*Consigne 1*. Indiquez combien de lignes des enregistrements contiennent la chaîne « window », en respectant la casse. Ne donnez que ce nombre.

REPRÉSENTATION RÉBOUSSIÈRE

L’interprétation du réel est indispensable pour celui qui veut comprendre l’ordre des choses, leur signification, leurs ressorts. Interpréter c’est donner du sens, construire une opinion, accéder à une capacité de décision sociale ou politique. Hélas nous avons de faux amis en la matière qui nous donnent (ou vendent) du "tout fait", du "tout pensé", facile et accessible comme les plats surgelés de chez Picard. Par ailleurs nous avons jeté aux orties notre capacité critique. Et dès lors, notre "libre goût" est confisqué et on glisse ainsi dans la facilité. On ne nous manipule pas, nous nous laissons aller à cette économie de penser, au profit des éléments de langage qui polluent notre entendement comme les pesticides et autres délices chimiques colonisent notre métabolisme. Via les mass media les représentations de la réalité sont préfabriquées et banalisées (elles sont données comme naturelles) (Marcuse). La question-fondement freudienne concernait le désir, la question du 21ème siècle porte sur la distorsion entre l’interprétation et le réel et l'effort que l'individu doit consentir pour s'autonomiser intellectuellement.

Comme outil de cet effort, il existe des grilles de lecture "livrant les ressorts de tout ce qui se produit, dévoilant les intentions cachées, les significations échappant à une vision prosaïque, les enjeux et les voies prises par une société ou un individu"*.

Je vais tenter d'en donner une - conscient de l'aporie originelle - qui servira à repérer les discours.

Le système monde actuel peut être, tout d'abord, métaphoriquement représenté par trois sous système contigus: le sous système de l'économie réelle, le sous système de la finance, le sous système colonisé.

Le sous système de l'économie réelle (SSER) est celui que nous pratiquons tous au quotidien, à base de travail (ou non travail), de productions, d'échanges, de novations. L'expression "économie réelle" désigne donc la sphère de l'activité économique lato sensu. Dans cette sphère, l'argent est transformé en "quelque chose d'autre" que de l'argent (des marchandises, des services et des salaires, de l'épargne destinée à un usage différé). Ladite sphère mobilise toute notre attention et celle des médias. Elle nous "aveugle" car elle nous touche directement et scande notre vie au concret. Son contenu a fortement changé : à l'origine presque uniquement constituée de l'agriculture et de ses épigones, elle s'est muée, dans les économies développées, en bipolarité industrie-tertiaire pour évoluer vers une économie actuelle majoritairement servicielle.

*Données enregistrées*.
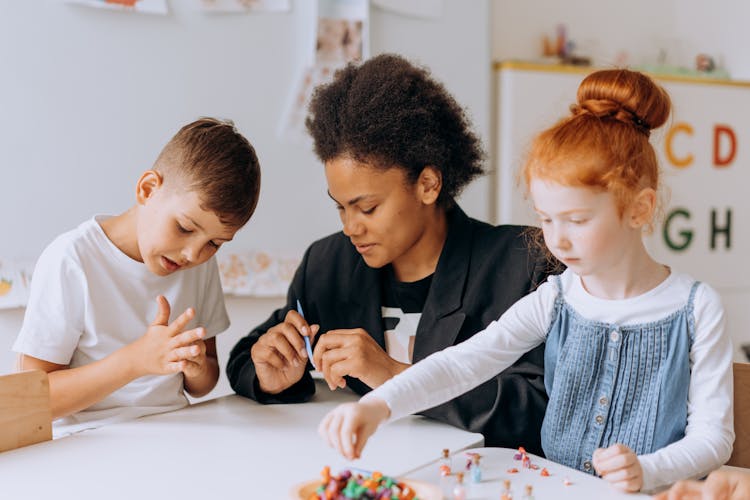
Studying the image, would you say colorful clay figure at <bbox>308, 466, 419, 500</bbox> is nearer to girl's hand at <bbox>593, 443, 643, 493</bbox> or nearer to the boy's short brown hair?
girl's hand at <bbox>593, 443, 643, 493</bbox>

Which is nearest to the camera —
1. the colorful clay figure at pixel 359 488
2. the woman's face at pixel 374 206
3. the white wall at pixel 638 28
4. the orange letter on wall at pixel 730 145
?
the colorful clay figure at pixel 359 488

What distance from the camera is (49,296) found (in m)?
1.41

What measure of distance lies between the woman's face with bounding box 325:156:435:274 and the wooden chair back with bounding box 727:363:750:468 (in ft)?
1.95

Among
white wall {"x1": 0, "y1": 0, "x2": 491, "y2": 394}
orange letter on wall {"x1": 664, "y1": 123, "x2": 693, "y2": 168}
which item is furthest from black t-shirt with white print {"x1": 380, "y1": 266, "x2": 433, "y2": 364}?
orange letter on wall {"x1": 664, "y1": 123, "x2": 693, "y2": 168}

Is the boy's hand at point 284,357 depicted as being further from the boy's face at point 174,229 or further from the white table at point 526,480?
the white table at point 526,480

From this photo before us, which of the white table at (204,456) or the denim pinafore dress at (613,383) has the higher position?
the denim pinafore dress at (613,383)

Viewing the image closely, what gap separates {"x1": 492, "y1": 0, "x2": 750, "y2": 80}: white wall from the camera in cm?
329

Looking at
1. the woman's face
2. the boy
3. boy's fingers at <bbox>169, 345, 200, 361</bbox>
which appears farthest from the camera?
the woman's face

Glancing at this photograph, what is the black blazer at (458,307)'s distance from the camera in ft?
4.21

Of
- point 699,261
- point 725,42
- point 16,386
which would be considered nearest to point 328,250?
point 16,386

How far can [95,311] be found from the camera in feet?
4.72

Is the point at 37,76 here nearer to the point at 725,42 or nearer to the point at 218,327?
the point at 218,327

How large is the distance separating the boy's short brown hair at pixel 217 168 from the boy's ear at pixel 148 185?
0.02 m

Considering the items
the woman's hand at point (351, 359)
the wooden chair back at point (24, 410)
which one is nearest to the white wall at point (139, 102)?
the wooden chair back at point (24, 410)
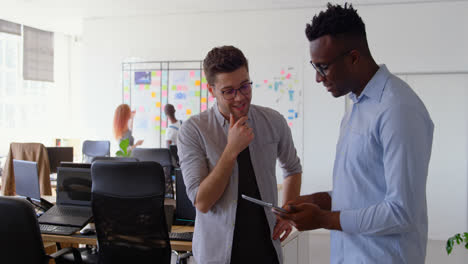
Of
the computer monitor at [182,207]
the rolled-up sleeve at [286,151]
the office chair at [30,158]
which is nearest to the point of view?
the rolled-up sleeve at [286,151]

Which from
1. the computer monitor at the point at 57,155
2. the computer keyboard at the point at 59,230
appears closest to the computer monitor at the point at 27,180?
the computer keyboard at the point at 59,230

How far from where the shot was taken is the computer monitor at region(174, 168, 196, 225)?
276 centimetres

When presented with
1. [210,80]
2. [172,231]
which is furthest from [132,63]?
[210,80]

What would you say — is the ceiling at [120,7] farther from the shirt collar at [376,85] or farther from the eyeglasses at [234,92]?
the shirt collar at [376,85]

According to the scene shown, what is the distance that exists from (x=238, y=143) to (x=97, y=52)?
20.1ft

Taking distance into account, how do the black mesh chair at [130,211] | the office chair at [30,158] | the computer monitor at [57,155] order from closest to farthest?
--
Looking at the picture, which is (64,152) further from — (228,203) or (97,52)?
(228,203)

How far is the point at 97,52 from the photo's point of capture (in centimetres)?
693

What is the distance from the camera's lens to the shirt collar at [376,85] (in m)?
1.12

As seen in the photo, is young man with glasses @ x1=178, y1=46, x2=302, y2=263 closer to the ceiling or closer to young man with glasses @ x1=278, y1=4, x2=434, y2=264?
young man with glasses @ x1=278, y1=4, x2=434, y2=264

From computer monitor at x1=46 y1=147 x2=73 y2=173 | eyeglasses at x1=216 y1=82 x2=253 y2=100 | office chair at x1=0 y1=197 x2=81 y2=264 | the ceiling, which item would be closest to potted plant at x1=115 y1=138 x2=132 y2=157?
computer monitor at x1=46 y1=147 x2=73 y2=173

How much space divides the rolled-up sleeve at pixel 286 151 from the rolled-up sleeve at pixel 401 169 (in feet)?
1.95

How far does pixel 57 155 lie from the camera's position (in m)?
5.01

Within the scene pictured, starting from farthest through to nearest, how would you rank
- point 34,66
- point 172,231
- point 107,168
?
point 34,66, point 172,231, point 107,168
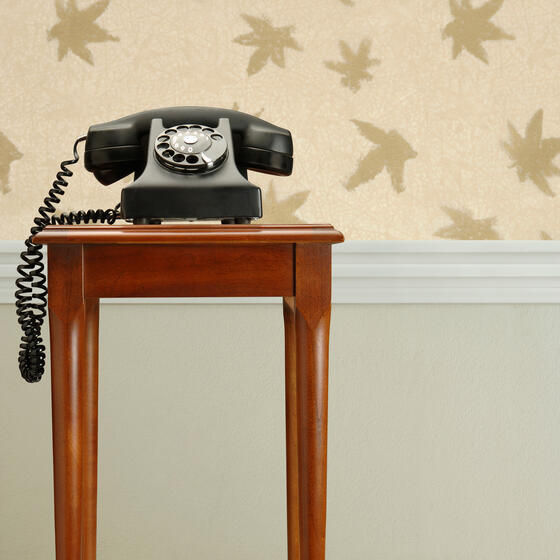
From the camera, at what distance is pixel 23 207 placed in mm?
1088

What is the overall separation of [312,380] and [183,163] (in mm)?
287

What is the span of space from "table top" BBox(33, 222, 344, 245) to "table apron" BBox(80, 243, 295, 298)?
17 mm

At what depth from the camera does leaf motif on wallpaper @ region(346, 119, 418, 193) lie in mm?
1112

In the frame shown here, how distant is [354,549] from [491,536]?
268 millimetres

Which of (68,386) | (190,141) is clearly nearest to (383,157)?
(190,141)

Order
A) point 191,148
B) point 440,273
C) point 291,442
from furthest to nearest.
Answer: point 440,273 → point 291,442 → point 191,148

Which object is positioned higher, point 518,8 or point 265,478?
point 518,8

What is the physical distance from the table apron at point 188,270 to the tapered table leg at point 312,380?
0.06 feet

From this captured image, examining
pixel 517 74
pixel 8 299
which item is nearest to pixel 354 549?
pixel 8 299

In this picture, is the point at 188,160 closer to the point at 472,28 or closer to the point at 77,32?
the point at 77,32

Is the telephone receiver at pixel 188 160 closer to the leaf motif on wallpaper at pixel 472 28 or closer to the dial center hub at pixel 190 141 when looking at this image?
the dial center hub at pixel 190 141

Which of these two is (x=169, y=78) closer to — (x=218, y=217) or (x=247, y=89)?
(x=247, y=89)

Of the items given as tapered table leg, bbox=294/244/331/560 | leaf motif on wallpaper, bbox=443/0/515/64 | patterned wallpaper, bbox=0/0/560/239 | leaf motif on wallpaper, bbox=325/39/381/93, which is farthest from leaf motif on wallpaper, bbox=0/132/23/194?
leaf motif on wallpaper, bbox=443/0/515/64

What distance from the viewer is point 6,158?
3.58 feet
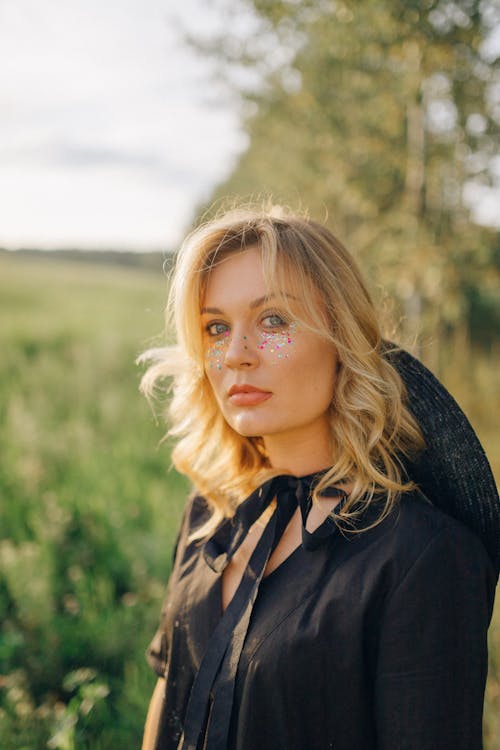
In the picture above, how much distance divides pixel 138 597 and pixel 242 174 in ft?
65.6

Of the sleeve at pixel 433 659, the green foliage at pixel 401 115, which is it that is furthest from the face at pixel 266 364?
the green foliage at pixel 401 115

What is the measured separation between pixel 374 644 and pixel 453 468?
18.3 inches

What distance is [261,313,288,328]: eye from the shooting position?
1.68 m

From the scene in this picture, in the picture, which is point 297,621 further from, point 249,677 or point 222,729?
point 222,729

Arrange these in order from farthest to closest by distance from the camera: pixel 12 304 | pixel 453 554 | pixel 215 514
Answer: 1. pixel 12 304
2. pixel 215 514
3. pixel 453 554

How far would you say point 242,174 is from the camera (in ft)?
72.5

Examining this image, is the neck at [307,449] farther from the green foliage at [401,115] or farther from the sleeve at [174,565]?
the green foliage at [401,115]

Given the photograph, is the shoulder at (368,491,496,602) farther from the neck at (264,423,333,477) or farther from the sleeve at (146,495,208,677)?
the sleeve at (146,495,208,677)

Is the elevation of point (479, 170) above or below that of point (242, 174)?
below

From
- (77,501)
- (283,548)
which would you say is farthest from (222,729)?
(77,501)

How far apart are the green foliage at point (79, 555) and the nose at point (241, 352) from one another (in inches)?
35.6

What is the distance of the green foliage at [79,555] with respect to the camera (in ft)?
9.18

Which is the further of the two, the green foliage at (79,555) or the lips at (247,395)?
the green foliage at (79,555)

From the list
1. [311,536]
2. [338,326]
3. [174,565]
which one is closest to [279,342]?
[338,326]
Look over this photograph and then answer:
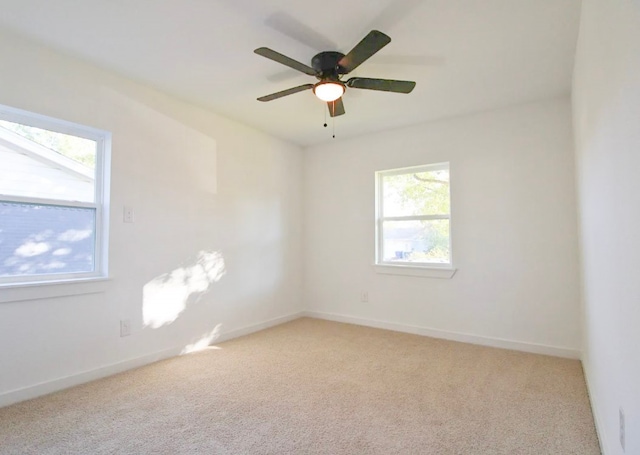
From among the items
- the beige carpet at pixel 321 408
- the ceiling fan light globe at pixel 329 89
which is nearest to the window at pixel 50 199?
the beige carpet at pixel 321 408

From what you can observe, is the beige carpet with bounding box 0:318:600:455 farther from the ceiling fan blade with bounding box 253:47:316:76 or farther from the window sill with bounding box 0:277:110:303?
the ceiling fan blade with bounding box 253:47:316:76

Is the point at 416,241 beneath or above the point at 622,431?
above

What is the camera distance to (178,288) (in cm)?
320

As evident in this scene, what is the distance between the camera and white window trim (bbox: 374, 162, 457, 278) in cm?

*Consigne 2*. Recopiez à l'identique un passage du texte sur l'interprétation du réel : commencez aux mots « Je vais tenter » et arrêtez-vous après « sous système colonisé. ».

*Réponse complète 1*. 3

*Réponse complète 2*.
Je vais tenter d'en donner une - conscient de l'aporie originelle - qui servira à repérer les discours.

Le système monde actuel peut être, tout d'abord, métaphoriquement représenté par trois sous système contigus: le sous système de l'économie réelle, le sous système de la finance, le sous système colonisé.